- [Data to process]

########################################

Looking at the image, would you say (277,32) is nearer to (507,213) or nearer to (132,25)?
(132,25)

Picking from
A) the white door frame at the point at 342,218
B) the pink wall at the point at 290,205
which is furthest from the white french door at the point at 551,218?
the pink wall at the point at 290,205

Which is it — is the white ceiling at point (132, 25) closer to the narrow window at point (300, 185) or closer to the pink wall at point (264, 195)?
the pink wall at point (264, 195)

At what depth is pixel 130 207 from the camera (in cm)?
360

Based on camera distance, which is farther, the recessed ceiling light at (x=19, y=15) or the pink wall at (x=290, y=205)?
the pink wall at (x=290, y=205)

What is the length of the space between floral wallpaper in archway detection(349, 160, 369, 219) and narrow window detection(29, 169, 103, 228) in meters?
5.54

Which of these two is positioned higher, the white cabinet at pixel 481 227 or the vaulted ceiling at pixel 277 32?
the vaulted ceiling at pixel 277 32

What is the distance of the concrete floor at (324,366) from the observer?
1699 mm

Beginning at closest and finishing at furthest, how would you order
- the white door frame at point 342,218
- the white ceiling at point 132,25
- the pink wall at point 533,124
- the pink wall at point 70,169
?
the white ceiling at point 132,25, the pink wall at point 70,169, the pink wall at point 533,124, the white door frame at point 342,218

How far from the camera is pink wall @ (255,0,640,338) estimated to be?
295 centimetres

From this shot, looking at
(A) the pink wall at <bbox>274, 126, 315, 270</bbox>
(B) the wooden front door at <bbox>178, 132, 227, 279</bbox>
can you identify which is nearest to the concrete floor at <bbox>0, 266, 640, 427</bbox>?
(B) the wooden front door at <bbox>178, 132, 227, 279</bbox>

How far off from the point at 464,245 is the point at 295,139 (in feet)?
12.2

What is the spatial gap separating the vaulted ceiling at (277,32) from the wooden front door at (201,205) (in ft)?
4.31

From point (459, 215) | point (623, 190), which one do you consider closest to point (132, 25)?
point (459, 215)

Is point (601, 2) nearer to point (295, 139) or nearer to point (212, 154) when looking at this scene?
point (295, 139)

########################################

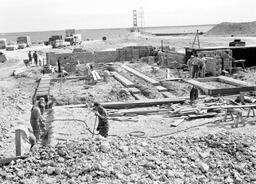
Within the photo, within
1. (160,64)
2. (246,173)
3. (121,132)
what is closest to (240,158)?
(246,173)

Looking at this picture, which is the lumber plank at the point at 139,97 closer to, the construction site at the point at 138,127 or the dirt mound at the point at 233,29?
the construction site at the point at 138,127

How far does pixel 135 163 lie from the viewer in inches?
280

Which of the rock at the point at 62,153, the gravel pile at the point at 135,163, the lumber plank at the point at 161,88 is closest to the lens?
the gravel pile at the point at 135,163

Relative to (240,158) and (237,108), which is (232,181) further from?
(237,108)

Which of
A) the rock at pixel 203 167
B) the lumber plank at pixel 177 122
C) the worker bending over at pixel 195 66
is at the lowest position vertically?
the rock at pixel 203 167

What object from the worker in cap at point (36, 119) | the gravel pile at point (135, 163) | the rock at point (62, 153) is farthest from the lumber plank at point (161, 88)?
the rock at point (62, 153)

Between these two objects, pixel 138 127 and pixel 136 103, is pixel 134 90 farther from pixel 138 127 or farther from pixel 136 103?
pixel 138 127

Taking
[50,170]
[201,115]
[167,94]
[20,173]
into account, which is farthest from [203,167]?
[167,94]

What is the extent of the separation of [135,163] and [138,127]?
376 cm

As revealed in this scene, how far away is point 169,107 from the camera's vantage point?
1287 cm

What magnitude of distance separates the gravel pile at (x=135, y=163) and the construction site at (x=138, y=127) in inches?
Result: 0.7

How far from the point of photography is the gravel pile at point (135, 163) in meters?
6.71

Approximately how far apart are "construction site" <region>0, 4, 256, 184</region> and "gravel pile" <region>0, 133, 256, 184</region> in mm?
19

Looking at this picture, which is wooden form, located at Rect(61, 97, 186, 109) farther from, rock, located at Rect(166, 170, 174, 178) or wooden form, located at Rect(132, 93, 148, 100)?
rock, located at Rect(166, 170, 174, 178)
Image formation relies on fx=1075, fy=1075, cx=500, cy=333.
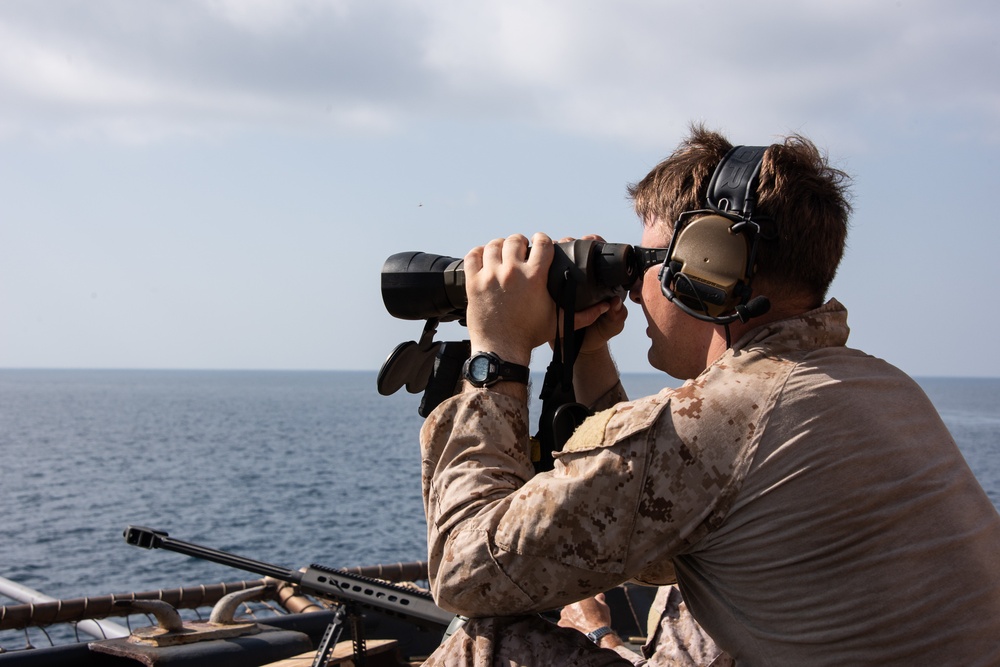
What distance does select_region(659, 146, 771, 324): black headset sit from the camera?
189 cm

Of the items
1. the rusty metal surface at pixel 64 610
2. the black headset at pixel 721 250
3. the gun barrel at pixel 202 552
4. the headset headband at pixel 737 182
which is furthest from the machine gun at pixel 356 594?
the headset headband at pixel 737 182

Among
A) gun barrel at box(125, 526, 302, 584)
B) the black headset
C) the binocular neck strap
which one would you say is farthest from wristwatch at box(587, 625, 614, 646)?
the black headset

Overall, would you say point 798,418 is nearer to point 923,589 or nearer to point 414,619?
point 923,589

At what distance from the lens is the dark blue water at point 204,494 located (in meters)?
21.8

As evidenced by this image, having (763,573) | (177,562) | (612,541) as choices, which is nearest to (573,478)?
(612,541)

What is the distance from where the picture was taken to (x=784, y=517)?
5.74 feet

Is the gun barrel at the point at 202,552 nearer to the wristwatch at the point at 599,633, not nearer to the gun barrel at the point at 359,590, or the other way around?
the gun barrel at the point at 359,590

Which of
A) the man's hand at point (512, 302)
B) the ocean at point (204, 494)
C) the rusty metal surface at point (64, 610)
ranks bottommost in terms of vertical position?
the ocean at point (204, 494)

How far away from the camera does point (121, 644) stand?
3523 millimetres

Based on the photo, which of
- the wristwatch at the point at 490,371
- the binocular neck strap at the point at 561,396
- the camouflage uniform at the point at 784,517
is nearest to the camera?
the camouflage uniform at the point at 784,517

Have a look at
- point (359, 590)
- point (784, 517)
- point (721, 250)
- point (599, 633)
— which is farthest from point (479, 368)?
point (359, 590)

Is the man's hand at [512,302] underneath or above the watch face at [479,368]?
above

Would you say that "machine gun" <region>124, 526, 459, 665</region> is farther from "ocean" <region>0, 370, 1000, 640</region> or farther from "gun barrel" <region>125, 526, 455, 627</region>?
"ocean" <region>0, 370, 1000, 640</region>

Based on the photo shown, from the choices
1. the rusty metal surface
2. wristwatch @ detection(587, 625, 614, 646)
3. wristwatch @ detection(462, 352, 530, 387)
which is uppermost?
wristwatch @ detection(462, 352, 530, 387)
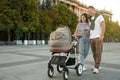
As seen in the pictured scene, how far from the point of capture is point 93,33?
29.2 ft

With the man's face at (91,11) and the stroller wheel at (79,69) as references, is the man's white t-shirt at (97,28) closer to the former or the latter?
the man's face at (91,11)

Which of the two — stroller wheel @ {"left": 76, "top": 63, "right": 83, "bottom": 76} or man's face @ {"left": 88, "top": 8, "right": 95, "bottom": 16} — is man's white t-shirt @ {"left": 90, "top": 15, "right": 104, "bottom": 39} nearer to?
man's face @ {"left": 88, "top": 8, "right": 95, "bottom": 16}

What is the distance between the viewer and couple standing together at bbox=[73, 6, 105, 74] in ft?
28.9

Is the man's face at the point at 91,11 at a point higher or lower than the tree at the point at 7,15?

########################################

Copy out the rows above word for word, starting at the line that contains "Is the man's hand" and ending at the line that contains "Is the man's face", both lines included. Do not include any pictures in your answer.

Is the man's hand at [512,302] underneath or above the watch face at [479,368]?
above

Would you say that "machine gun" <region>124, 526, 459, 665</region> is farther from "ocean" <region>0, 370, 1000, 640</region> or farther from "gun barrel" <region>125, 526, 455, 627</region>?
"ocean" <region>0, 370, 1000, 640</region>

Based on the photo shown, from the choices
1. the rusty metal surface
2. wristwatch @ detection(587, 625, 614, 646)
3. wristwatch @ detection(462, 352, 530, 387)
which is uppermost?
wristwatch @ detection(462, 352, 530, 387)
As seen in the pictured scene, how far from the point of capture is point 93,33?
29.2 ft

With the man's face at (91,11) and the stroller wheel at (79,69) as references, is the man's white t-shirt at (97,28) closer to the former or the latter?
the man's face at (91,11)

Which of the two — stroller wheel @ {"left": 76, "top": 63, "right": 83, "bottom": 76} or man's face @ {"left": 88, "top": 8, "right": 95, "bottom": 16} — is man's white t-shirt @ {"left": 90, "top": 15, "right": 104, "bottom": 39} nearer to?
man's face @ {"left": 88, "top": 8, "right": 95, "bottom": 16}

What is the distance between the viewer and couple standing together at bbox=[73, 6, 105, 74] in ft?
28.9

Is the man's face at the point at 91,11 at a point higher or lower than the tree at the point at 7,15?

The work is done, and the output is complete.